Estaba lloviendo la primera vez que ví esos ojos dorados.

Era aburrido cuando llovía. No podía salir de casa; se acababan los planes con mis amigas, las fiestas de té y los paseos a caballo. Solo podía permanecer en mi habitación con la tenue luz de mi lámpara eléctrica de escritorio, leyendo otro aburrido libro de princesas encantadas a las que las rescataba un príncipe de cabellos dorados y armadura plateada.

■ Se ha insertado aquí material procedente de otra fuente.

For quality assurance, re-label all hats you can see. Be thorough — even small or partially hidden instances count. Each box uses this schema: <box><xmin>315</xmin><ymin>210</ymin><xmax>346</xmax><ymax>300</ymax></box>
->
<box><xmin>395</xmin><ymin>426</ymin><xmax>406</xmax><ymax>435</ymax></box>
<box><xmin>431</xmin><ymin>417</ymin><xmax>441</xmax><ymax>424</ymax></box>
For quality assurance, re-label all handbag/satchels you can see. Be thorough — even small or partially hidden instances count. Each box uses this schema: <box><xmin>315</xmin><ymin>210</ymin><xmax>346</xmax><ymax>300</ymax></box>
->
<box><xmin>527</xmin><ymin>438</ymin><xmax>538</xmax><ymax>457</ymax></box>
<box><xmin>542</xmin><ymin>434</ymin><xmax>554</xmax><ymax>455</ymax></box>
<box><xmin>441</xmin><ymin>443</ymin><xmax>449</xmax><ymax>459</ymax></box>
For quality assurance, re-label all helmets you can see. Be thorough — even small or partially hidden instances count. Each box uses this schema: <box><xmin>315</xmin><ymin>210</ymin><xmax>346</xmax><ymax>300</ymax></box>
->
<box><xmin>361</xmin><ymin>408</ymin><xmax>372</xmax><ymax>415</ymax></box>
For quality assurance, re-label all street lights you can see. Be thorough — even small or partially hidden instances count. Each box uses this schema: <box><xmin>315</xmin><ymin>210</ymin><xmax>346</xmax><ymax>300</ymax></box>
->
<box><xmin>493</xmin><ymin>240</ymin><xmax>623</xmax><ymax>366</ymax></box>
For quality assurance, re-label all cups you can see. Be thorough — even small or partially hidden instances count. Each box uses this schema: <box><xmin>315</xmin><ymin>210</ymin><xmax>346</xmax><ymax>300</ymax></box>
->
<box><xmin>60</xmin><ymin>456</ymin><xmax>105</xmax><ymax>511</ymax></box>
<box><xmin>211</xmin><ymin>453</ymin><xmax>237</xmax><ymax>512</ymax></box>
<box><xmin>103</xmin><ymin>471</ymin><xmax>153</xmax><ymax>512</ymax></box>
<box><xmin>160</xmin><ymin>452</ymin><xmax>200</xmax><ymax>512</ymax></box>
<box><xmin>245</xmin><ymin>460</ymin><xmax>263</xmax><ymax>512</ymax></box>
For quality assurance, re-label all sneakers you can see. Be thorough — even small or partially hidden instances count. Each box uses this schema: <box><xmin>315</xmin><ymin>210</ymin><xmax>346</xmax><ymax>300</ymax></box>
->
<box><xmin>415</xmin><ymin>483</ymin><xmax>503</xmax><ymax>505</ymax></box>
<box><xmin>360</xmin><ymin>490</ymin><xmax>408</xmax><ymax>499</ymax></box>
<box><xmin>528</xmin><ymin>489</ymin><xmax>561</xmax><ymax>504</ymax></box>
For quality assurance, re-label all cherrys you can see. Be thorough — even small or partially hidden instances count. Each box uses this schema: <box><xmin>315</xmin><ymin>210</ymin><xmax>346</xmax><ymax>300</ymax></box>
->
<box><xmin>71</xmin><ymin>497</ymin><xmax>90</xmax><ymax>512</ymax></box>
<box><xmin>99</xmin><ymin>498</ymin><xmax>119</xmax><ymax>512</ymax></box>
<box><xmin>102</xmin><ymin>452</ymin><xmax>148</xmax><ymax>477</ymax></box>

Me había leído ya todos los libros que se me había permitido tener en mi posesión: fantasía, romance, etiqueta, costura, historia y algunos pocos aburridos sobre lenguas. La mitad del año en Brye llovía, así que tenía bastante tiempo para leer.

Pero esa noche fue diferente. A pesar del diluvio que había afuera, las dos luces de un carruaje de esclavos se detuvo frente al jardín, gritando al portero en su cabina que le recibieran las nuevas adquisiciones.

Aún a pesar de la lluvia, escuché que dijo "rebeldes" y "feroces".

No fue hasta que estuvieron prácticamente a la entrada de la mansión, a pocos metros bajo mi ventana que logré vislumbrar las tres figuras encadenadas entre sí, lideradas por un hombre con sombrilla del que no alcancé a ver su cara.

—Parece que papá vuelve a tener trabajo. —Me había murmurado con un poco de disgusto. Era su especialidad "romper" voluntades de aquellos pobres diablos que no sabían su lugar, pero nunca me había gustado ver su trabajo o participar en ello. Mis dos hermanos mayores se encargaban de ello como si fuera el negocio familiar...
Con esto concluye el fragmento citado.